Records for the task>
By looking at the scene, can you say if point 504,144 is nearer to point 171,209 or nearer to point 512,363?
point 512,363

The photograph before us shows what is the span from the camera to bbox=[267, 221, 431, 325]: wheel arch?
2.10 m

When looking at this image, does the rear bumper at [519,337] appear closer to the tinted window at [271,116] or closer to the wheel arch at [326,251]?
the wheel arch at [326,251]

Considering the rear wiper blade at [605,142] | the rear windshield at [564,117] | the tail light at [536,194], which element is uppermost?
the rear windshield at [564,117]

--

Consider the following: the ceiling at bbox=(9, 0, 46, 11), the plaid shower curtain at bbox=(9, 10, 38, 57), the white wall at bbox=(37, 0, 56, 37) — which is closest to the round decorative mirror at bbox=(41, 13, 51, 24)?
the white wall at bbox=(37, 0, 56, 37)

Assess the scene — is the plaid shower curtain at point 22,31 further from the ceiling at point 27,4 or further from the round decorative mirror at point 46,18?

--

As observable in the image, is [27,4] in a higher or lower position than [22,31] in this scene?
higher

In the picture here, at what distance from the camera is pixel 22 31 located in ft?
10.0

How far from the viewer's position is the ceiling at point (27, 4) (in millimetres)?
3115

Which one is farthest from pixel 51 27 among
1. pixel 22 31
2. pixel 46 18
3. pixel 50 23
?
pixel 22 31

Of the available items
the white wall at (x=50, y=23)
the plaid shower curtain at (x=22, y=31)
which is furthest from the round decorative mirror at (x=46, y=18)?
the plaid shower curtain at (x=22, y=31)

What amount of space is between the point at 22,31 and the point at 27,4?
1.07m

Your objective> Turn the entries from the line containing "Consider the following: the" through the line containing "Assess the scene", both included, into a numbered list, dropping any blank lines.

Response to this exercise>
1. Consider the following: the ceiling at bbox=(9, 0, 46, 11), the plaid shower curtain at bbox=(9, 10, 38, 57), the white wall at bbox=(37, 0, 56, 37) — which is closest to the round decorative mirror at bbox=(41, 13, 51, 24)?
2. the white wall at bbox=(37, 0, 56, 37)
3. Assess the scene — is the plaid shower curtain at point 22,31 further from the ceiling at point 27,4 or further from the round decorative mirror at point 46,18?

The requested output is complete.